A spine hangs around her neck. As a picked-clean bone had hung around her father’s. She cannot be sure how far back the initiates stretch on her paternal side, but with the family’s standing in the village, she imagines a long ancestral line.
By the reed shore edging Whittlesey Mere, she squats low to the near-dry ground, enclosed by a forest of feathery arrows taking aim at the swathe of sky. On a different morning, she’d let her eyes swim in its navy, spy the nose of a wild colt racing the wind in the clouds and inhale the honeyed fragrance of meadowsweet frothing on the boundary of the drained bed. But for now, she waits in her hidey hole, ignoring the peals of nearby church bells and the distant drum-drum of trains slicing time.
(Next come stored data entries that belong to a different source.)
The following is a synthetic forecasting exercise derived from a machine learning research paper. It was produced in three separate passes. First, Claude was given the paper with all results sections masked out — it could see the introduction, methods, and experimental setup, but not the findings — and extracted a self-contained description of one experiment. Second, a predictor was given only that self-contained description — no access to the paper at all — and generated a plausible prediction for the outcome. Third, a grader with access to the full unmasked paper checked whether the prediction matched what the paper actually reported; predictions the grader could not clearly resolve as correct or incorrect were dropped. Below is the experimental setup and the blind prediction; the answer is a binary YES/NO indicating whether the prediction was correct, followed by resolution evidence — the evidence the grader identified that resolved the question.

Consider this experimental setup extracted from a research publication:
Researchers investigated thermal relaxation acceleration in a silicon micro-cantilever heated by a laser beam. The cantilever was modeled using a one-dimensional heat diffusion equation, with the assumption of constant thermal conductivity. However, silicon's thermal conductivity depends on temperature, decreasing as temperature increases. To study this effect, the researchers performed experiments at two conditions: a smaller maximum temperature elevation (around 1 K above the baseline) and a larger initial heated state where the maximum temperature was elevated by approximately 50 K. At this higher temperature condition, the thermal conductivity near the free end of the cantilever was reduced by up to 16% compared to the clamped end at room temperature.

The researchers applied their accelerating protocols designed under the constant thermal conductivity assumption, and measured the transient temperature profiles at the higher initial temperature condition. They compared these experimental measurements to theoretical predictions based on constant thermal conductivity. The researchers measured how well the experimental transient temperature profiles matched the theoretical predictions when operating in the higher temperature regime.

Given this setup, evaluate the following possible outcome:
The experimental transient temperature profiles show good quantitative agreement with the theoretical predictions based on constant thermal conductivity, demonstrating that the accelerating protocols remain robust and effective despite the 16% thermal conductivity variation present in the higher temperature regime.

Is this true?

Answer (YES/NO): YES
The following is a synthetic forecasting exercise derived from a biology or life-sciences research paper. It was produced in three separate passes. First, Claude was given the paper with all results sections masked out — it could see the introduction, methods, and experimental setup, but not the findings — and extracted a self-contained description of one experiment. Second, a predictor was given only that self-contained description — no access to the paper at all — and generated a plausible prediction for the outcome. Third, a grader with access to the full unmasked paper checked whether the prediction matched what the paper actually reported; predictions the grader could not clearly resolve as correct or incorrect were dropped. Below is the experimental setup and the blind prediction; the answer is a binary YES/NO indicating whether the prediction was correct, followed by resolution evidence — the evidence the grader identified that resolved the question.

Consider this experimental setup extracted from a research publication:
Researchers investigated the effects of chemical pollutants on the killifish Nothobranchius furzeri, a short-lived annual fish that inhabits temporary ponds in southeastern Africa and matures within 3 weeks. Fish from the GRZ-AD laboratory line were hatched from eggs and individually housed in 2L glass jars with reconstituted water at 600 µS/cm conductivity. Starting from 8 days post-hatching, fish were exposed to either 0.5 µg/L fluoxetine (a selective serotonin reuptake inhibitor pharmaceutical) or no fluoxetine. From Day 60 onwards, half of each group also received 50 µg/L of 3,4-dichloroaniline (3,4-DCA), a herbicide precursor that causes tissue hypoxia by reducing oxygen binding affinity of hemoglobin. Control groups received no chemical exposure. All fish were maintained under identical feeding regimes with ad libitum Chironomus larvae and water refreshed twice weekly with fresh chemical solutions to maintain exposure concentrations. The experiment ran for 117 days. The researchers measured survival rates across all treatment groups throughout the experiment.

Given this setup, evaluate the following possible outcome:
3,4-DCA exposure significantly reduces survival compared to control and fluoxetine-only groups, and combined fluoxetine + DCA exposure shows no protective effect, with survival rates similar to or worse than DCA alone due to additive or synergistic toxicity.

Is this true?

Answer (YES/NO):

“Your pa’s Toadman. Your pa’s Toadman,” the boy sang over and over as he followed her home from the market. He scuffed the scree along the path, provoking dust and picking up stones to pelt her back. A sliver of flint ricocheted off her right ear, a misthrow, drawing blood. She wanted to turn around then and face him, to bare her knuckles like teeth and punch-punch-punch his freckled nose until his vest matched the rust of his hair.
But she prized her load: in one hand, a small basket with two taters, a soil-creased carrot, and a bramley rolling around its bottom; in the other, a black ewe’s head resting in a hessian sack. And there were the cramps, the wetness too. The worry it might trickle down her thighs, announcing something she didn’t yet understand to the farmer’s feckless son.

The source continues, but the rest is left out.